Council candidates generally fell into camps that placed a stronger emphasis on more police spending and enforcement, or more investments in youth programs and affordable housing.

“Our police force is stretched to the max. You guys know if you call the police, if it’s not an emergency situation, you’re lucky if you get a response in three to four hours,” said Ward 1 candidate Jessica Cha.

Other candidates who emphasized more police enforcement were Juan Villegas, Joshua Mauras, and Shane Ramon Barrows. Candidate Jose Solorio is supported by the city’s police union, as are Cha, Villegas, and Pulido.

Councilman Roman Reyna, who’s running for re-election in Ward 5, was among those who focused on more youth investments. “If we don’t provide them positive opportunities, we’re gonna reap the [consequences] of their negative behavior”, Reyna said.

Others who emphasized youth investment were Sarmiento, Ana Urzua-Alcaraz, David De Leon, Patrick Yrarrazaval-Correa.

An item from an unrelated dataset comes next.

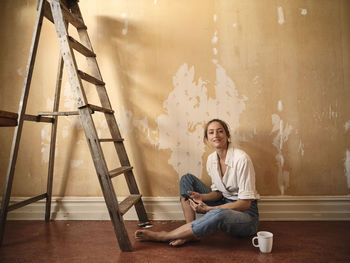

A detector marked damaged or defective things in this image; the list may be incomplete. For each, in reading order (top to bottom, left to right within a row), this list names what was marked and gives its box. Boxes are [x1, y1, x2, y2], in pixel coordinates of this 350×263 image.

peeling plaster wall [0, 0, 348, 198]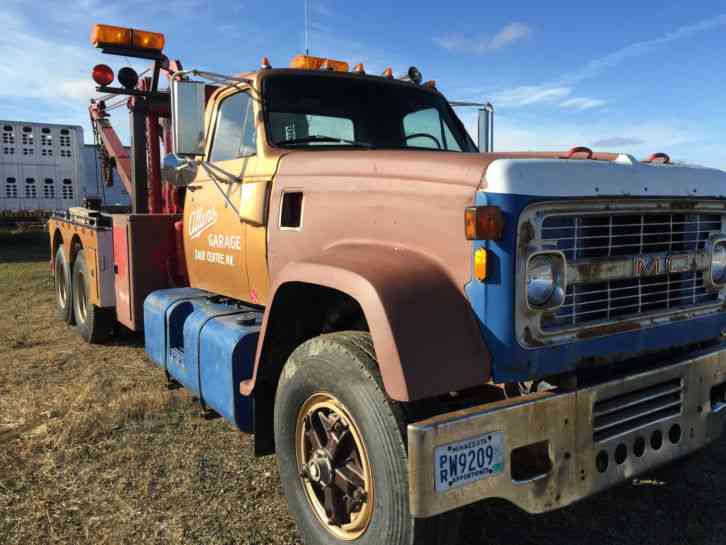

At a couple moments during the forum, Ward 3 candidate Juve Pinedo drew groans from the audience with comments on homelessness and Latinos.

Pinedo, a commercial real estate broker, said he had a client willing to ship old food from another county to Santa Ana to feed homeless people. “We can feed the homeless with that trash,” Pinedo said, prompting grumbles from attendees.

He later remarked that “the Hispanics” who have come to Santa Ana over the past few years don’t respect this country like those who came in the 1970s and 80s. Some in the audience booed.

The two candidates who spoke next – Urzua-Alcaraz and Solorio, both running for the same Ward 3 seat – were quick to make clear that they appreciate all residents, regardless of when they arrived.

“I want to thank all of you, longtime residents, recently-arrived,” said Urzua-Alcaraz, calling all residents “dignified people.”

“I’m proud of all the immigrants that have come to Santa Ana,” said Solorio.